- Input data:
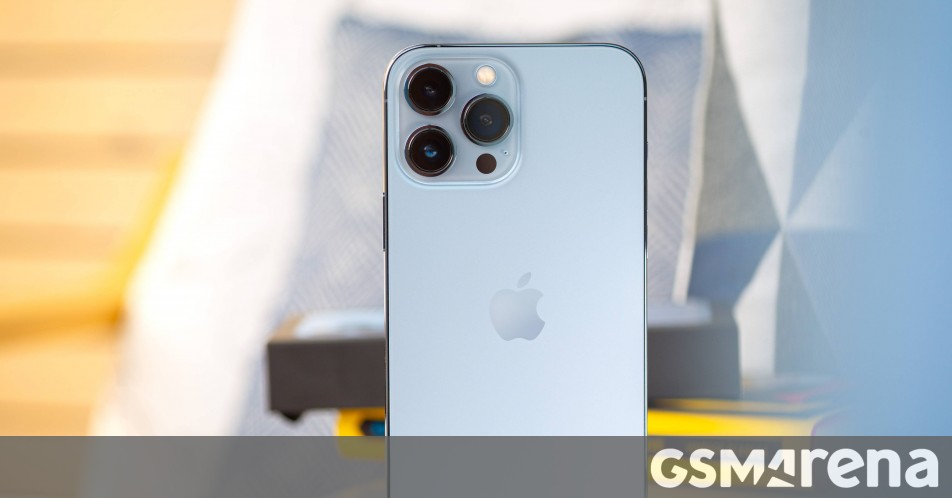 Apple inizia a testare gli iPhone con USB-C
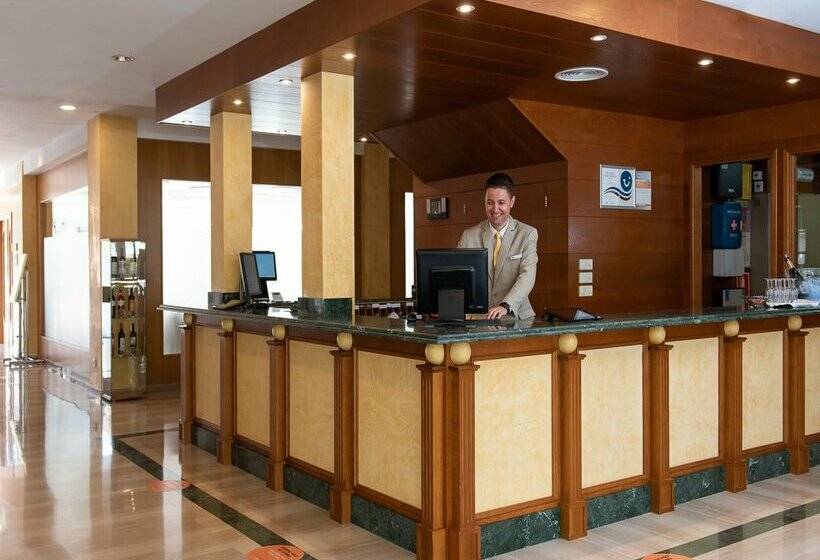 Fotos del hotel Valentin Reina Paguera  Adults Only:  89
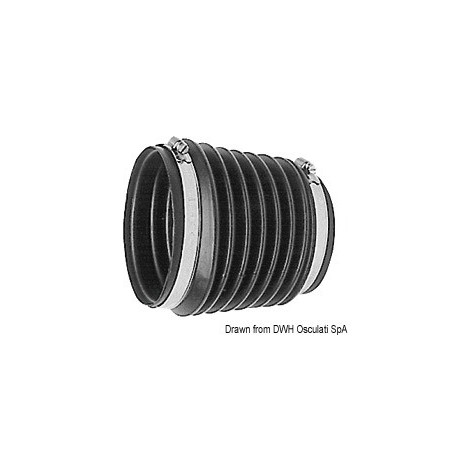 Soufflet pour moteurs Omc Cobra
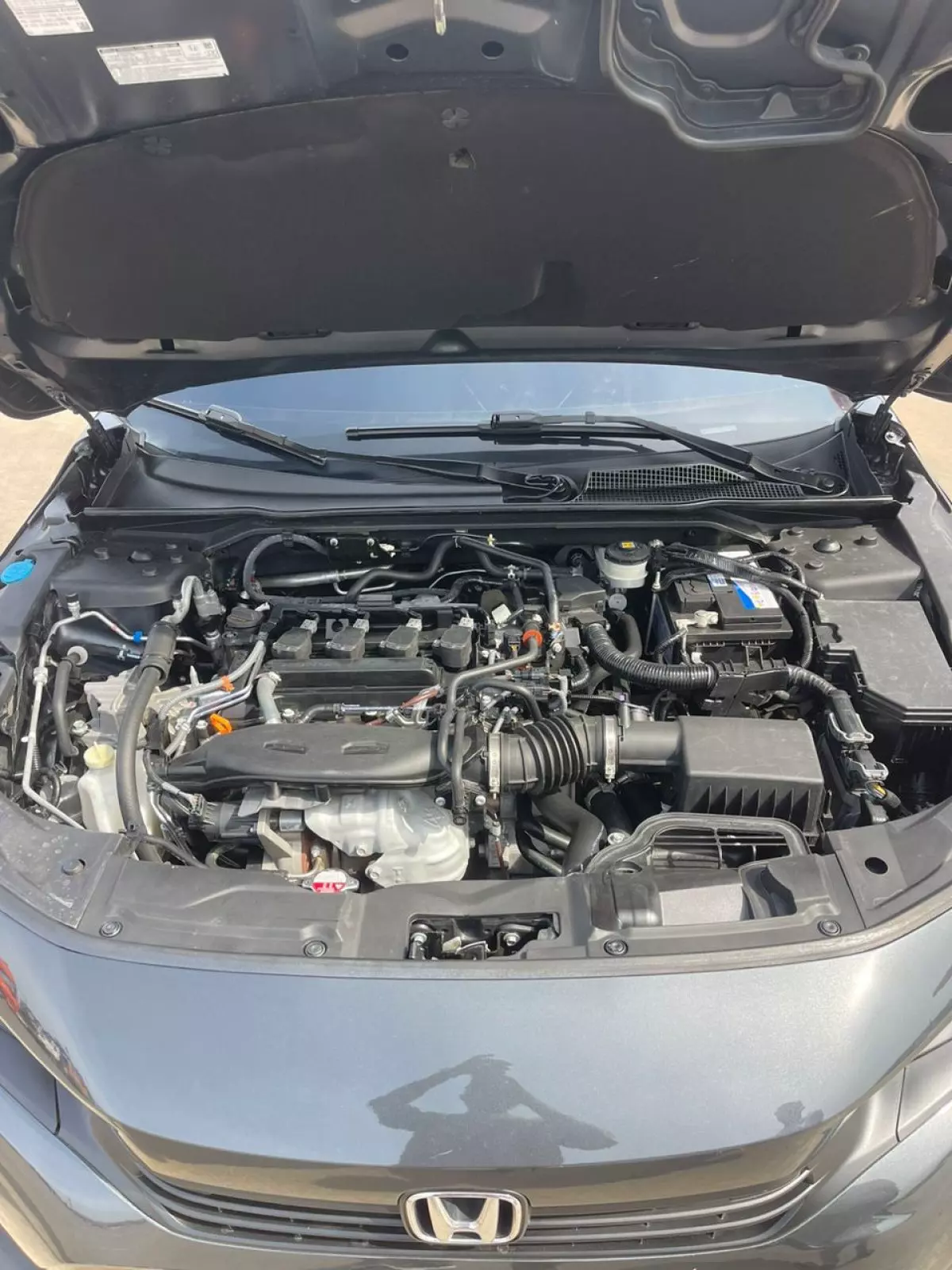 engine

- Assigned task: Keep the pictures out while you retype all of the data above exactly as it appears.

- Result of this exercise:
 Apple inizia a testare gli iPhone con USB-C
 Fotos del hotel Valentin Reina Paguera  Adults Only:  89
 Soufflet pour moteurs Omc Cobra
 engine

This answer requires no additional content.